College football is in the air. The start of the season is around the corner, so fans and pundits are already barking about their favorites and why someone should or shouldn’t be #1. Of course all of us know that even the BCS Championship Game is still a mythical national championship.

In 2006 top-division college football expanded to a 12-game season. Of course the expansion is all about money, of course in what light is a debate in itself. For the fourth consecutive year, I have crunched a few numbers concerning out-of-conference (OOC) games of the 66 teams comprising the BSC conferences. The numbers are at the end of this post, and a related post tomorrow.

Some points about the study

  • Only out-of-conference (OOC) games are counted
  • It has nothing to do with determining “the better” conference nor designed to favor one conference over another
  • I classify teams as Division 1 (D1) and nonD1
  • D1 teams are subdivided into BCS and nonBSC
  • Quality of teams is not a factor; thus playing Indiana counts the same as playing Ohio State; thus equally count as a Big 10 opponent
  • The 2009 schedule has 258 OOC games

The Basic Facts
Fact 1: Of the 258 OOC games, about one-fifth are against nonD1 opponents and slightly more than one-third are against BCS teams

Fact 2: 51 of 66 (77.3%) play at least one game against a nonD1 opponent

Fact 3: 7 of 66 (10.6%) play TWO games against nonD1 opponents; SHAME to Duke, Kansas State, Mississippi, North Carolina, NC State, Rutgers, & South Florida

Fact 4: 15 of 66 (22.7%) play a full D1 OOC: Cheers to Colorado, LSU, Nebraska, Ohio State, Oregon, Purdue, Va Tech, Stanford, Tennessee, Texas, Texas A&M, UCLA, USC, Washington, Washington State (even though schedule quality is a different question)
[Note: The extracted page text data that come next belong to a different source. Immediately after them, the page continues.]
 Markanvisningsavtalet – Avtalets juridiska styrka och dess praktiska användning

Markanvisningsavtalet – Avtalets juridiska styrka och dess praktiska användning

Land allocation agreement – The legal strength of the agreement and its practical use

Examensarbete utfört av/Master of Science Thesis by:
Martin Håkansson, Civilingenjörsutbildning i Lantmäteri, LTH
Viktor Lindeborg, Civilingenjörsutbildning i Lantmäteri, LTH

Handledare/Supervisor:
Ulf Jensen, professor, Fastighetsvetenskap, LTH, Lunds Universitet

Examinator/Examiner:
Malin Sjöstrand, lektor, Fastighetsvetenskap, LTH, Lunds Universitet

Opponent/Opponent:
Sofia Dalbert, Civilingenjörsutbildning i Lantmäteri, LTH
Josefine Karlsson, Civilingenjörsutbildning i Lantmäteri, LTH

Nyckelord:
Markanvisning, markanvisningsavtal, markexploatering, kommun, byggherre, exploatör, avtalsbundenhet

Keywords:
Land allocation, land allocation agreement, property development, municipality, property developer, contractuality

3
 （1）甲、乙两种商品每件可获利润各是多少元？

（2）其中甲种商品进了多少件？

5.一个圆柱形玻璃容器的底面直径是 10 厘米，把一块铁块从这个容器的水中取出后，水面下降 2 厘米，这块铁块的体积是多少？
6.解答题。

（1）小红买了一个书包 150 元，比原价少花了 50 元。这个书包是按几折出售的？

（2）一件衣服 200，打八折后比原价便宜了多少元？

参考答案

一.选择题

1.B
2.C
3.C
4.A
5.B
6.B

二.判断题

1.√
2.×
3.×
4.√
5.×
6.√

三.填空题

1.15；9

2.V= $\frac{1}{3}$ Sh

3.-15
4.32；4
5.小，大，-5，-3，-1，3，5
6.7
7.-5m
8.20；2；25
Fact 5: Using the 2009 average (78%) as a baseline, PAC 10 clearly has the highest percentage of D1 games; the Big 12 Big 10, and SEC cluster around the average; while the Big East and ACC have the lowest rating.

Fact 6: When examining the percentage of games against BCS teams, a shuffling occurs: The PAC 10 still has the highest, followed by the ACC and Big East … all clearly above the 35.3% average, with the Big 10 slightly below the average and the Big 12 and SEC clearly below.